Des sorties toujours difficiles
Les sorties d’investissement restent rares. En 2024, seulement 7 % des licornes canadiennes ont connu une sortie, principalement en raison d’un marché des premiers appels publics à l’épargne (PAPE) atone et d’un ralentissement des fusions et acquisitions. Cela pèse sur la liquidité des fonds et nuit à la capacité des gestionnaires à lever de nouveaux capitaux.

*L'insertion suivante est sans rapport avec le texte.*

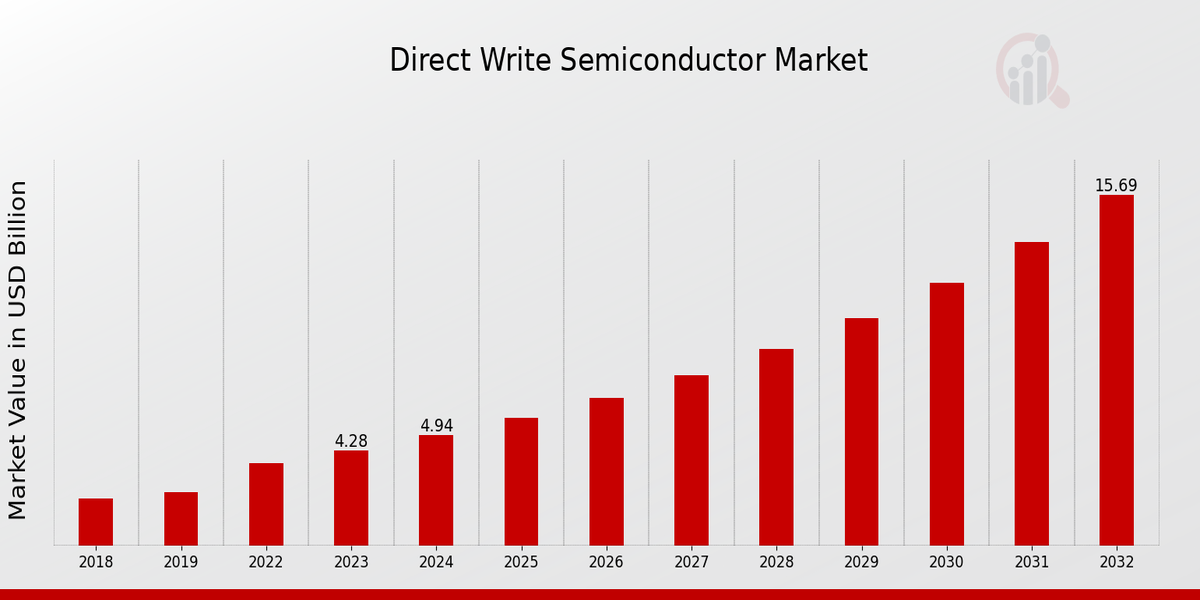 Direct Write Semiconductor Market

Market Value in USD Billion

4.28
4.94
15.69

2018
2019
2022
2023
2024
2025
2026
2027
2028
2029
2030
2031
2032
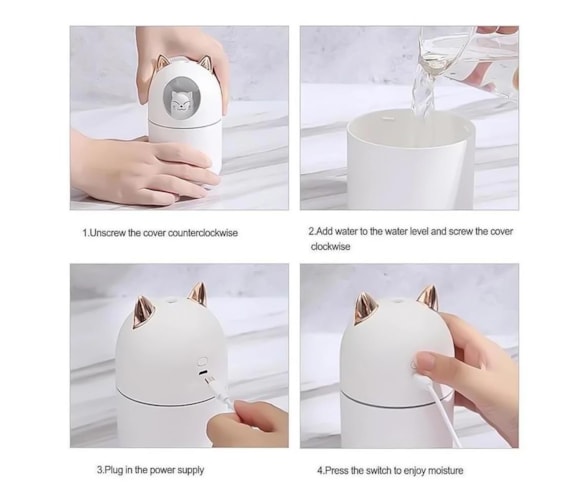 1.Unscrew the cover counterclockwise

2.Add water to the water level and screw the cover clockwise

3.Plug in the power supply

4.Press the switch to enjoy moisture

Le rendement net sur 10 ans du capital de risque canadien s’est établi à 10 %, en baisse de 210 points de base par rapport à l’an dernier. L’écart avec les États-Unis, où le rendement atteint 14,6 %, s’est ainsi accentué. Si cette tendance se maintient, les investisseurs institutionnels pourraient délaisser la classe d’actifs au profit de solutions plus lucratives.
Croissance régionale inégale
L’activité reste concentrée dans trois provinces : Ontario (32 % des montants investis), Colombie-Britannique (31 %) et Québec (25 %). L’Alberta se démarque dans les Prairies grâce à un TCAC de 40 % sur cinq ans, tandis que le Québec, après des pics en 2021 et 2022, stagne à 0,3 %.

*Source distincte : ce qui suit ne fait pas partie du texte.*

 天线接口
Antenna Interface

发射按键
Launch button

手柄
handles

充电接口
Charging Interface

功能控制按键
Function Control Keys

À noter : les entreprises québécoises ont continué d’attirer des investissements dans les sciences de la vie, notamment dans les domaines de la biotechnologie et des soins de santé.
Un marché à surveiller
Avec 11,5 G$ de capital disponible, les gestionnaires canadiens disposent encore d’une marge de manœuvre raisonnable pour soutenir les entreprises à court terme. Toutefois, le marché reste vulnérable. La faiblesse des rendements, la rareté des sorties, et la lenteur des levées de fonds — en moyenne quatre ans — compliquent les perspectives de croissance.

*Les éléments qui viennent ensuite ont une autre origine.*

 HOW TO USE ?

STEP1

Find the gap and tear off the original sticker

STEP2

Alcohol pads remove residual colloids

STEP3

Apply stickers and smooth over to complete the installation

BDC appelle à une mobilisation accrue des capitaux canadiens. « Il est de notre devoir d’encourager la culture de l’innovation au Canada, ici et maintenant », souligne Geneviève Bouthillier.
La dirigeante met en garde contre les risques géopolitiques : « Soyons réalistes : le risque d’un repli des capitaux étrangers sur fond d’incertitude à l’échelle mondiale est réel […], nous le ressentons déjà. »
L’écosystème dispose d’atouts : une forte concentration géographique (86 % de l’activité dans trois provinces), une dynamique positive des évaluations et un pipeline d’innovation solide, notamment dans l’IA. Mais la résilience face aux turbulences géopolitiques annoncées dépendra largement de la capacité des acteurs canadiens à intensifier leur soutien à l’innovation locale.
Dans ce contexte, BDC annonce un engagement supplémentaire de 1 G$ pour soutenir les entreprises aux stades avancé et de croissance, illustrant la nécessité d’une réponse coordonnée face aux défis à venir.